We observe that it is not clear from the relevant portions of the judgment of the learned trial judge quoted above whether the trial judge upheld or rejected the defence of acquiescence upon which the 1st defendant/appellant sought to rely in the court below. We think that where equitable defences i.e. acquiescence, are raised on the pleadings, and at the trial that, the court should as far as possible, endeavour to reach a definite decision on such an issue. In our review, acquiescence in particular calls for a clear and unequivocal decision in view of the serious consequences, which would follow once the case for acquiescence is made out by the defence.

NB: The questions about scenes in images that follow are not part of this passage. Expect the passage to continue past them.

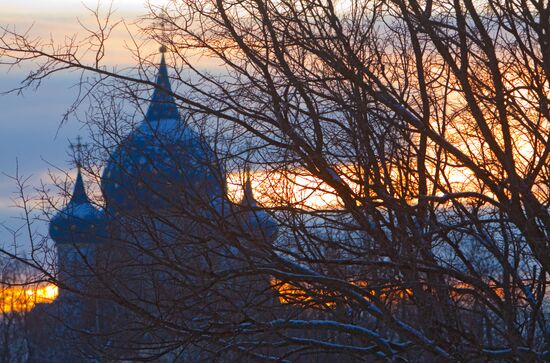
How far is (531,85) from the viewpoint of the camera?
27.7ft

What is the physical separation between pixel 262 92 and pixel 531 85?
175 centimetres

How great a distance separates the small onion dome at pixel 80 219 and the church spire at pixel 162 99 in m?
0.84

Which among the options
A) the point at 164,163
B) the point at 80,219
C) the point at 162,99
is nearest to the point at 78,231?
the point at 80,219

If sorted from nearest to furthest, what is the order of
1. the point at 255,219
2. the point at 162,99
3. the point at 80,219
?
the point at 162,99
the point at 255,219
the point at 80,219

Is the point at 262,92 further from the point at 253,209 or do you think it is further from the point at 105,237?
the point at 105,237

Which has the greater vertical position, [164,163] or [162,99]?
[162,99]

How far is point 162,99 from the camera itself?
8828 mm

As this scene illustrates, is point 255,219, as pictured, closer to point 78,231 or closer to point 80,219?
point 78,231

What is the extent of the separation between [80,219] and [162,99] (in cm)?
152

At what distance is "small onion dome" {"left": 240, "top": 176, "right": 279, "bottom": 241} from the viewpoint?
28.5 ft

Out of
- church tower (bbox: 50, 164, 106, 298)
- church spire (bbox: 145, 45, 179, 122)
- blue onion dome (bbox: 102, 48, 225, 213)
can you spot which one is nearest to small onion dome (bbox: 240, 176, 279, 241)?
blue onion dome (bbox: 102, 48, 225, 213)

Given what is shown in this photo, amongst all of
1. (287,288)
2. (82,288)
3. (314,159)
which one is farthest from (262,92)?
(82,288)

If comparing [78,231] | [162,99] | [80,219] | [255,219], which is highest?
[162,99]

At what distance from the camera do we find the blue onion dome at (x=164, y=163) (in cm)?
879
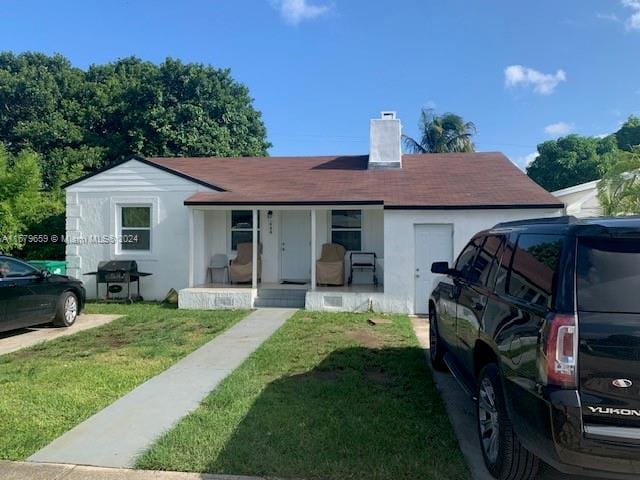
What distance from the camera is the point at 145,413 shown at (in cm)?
475

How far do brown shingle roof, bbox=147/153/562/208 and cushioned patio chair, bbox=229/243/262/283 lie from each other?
165 centimetres

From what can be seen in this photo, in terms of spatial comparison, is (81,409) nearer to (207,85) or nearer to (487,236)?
(487,236)

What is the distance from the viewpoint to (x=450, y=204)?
10.6m

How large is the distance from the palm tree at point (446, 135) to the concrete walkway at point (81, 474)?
24.9m

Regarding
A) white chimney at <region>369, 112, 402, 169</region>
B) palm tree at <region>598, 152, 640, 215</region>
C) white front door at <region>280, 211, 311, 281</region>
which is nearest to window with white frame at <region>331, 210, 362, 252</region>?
white front door at <region>280, 211, 311, 281</region>

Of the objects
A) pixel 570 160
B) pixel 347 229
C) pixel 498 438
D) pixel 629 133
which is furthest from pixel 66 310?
pixel 629 133

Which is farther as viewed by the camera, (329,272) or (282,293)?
(329,272)

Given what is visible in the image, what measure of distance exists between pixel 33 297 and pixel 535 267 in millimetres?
8550

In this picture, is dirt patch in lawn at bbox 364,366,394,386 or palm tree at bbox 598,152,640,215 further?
palm tree at bbox 598,152,640,215

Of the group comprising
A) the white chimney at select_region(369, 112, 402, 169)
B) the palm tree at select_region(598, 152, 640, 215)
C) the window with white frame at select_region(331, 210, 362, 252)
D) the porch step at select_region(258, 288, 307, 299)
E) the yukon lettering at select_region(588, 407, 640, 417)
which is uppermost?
the white chimney at select_region(369, 112, 402, 169)

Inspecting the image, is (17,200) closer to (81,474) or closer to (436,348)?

It is relevant to observe also, that when this point was raised suo motu by this court at the hearing of this appeal, Mr Chike Ofodile, learned counsel for the respondent, assured us from the bar that, in obedience of the admonition issued to the 1st defendant by the learned trial judge as contained in the concluding passage of his judgment as set out above, he the 1st defendant had since approached his clients, the plaintiff/ respondent, and that the matter had been amicable and satisfactorily settled. We should, therefore, make it abundantly clear that the criticism which we are about to make on this aspect of the judgment of the learned trial judge ought not be taken to affect, in any way, she said settlement already reached between the parties.

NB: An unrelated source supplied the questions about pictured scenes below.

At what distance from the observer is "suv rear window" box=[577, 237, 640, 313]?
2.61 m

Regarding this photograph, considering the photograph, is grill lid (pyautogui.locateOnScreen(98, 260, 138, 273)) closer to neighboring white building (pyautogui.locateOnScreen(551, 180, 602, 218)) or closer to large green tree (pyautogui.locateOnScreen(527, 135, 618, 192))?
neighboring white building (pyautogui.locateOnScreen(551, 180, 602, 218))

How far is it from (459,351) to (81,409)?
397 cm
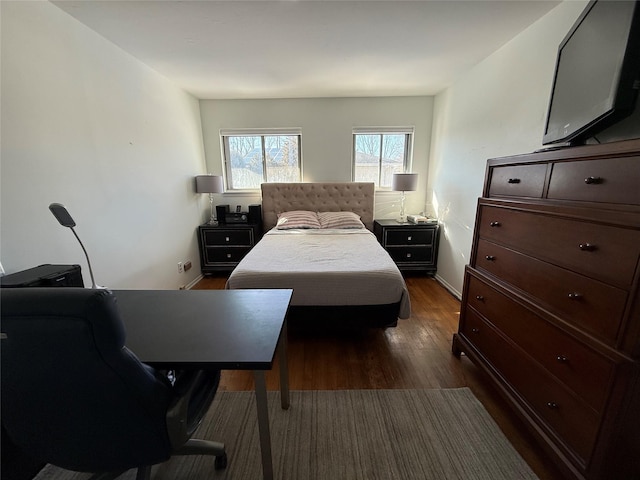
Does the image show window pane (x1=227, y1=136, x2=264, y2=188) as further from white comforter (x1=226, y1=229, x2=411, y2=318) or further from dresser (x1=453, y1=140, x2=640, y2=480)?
dresser (x1=453, y1=140, x2=640, y2=480)

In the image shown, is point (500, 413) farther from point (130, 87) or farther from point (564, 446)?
point (130, 87)

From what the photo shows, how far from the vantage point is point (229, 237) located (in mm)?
3600

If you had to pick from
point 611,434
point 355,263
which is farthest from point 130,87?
point 611,434

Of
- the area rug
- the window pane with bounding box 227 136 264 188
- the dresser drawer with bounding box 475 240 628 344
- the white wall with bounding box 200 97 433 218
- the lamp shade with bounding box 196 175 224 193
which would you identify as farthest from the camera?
the window pane with bounding box 227 136 264 188

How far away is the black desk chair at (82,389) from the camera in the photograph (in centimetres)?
62

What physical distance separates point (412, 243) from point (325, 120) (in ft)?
6.98

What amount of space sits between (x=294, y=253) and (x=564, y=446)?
202 cm

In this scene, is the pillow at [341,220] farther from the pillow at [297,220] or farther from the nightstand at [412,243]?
the nightstand at [412,243]

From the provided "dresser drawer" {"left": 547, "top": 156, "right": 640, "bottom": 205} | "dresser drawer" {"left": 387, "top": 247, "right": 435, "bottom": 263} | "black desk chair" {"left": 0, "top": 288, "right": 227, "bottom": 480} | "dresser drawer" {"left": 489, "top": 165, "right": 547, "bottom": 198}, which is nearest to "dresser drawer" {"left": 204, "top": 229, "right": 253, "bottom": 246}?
"dresser drawer" {"left": 387, "top": 247, "right": 435, "bottom": 263}

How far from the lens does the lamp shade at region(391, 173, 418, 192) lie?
3.55 meters

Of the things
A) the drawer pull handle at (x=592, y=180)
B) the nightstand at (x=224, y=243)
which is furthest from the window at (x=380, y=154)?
the drawer pull handle at (x=592, y=180)

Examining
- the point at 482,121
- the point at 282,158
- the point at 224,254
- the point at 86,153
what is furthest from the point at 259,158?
the point at 482,121

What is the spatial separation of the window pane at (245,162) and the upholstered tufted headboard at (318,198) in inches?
14.1

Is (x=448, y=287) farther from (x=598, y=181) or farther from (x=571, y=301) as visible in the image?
(x=598, y=181)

Be that as it may, it is our view that the evidence and the particular circumstances of this case are such that the doctrine of acquiescence cannot be invoked. We think that, as the learned trial judge has granted title to the plaintiff in unmistakable terms, it was no longer open to him to seek, as it were, to dilute his judgment as he purported to do. Acquiescence in law has the effect of extinguishing the plaintiff’s title, and in the case of ejectment, of neutralizing the plaintiff’s claim. We think that it is not possible for the court to decree title in the plaintiff and at the same time uphold the plea of acquiescence put forward by the defendant. One must give way for the other inasmuch as acquiescence, once made out, tends to annihilate or defeat the plaintiff’s claim to title.
It seems to us desirable that, when dealing with acquiescence in relation to customary tenure, the court should be guided by the principle of law, which is so clearly laid down in the case of DISU AKINYEMI OSHODI v. KALIATU IMORU AND ORS. Vol. III W.A.C.A. 93 where, in delivering the judgment of the court, Kingdom D.J. said at page 95 as follows:
“It seems to me that in these cases there are two things which must be distinguished. The first is acquiescence in occupation over a period, which would bar the original overlord from bringing an action for ejectment as in the case of Akpan Awo v. Cookey Gam (2 N.L.R. 67). And in the second is such acquiescence as would serve to pass the original rights of the overlord to the occupier. Very much more is required to establish the second than the first. ”
With particular reference to other land holdings, which are not subject to customary tenure, the rule is that there can be acquiescence even without undue delay, but that the acquiescence which will deprive a man of his legal rights by extinguishing his title must amount to fraud. It should be clearly established that he has acted in such a way as would make it fraudulent for him to set up those rights. See ALHADJA SABALEMOTU A. KAIYAOJA AND ORS. v. LASISI EGUNLA (1974) 12 S.C. 55 at pages 68-69.
For the reasons we have already given the appeal fails and it is hereby dismissed. The judgment of Egbuna J. in Suit No. 0/1/1971 delivered on 12th January 1972 is hereby affirmed, together with the order as to costs. The appellants will pay to the respondent the costs of this appeal fixed in this court at N134.00.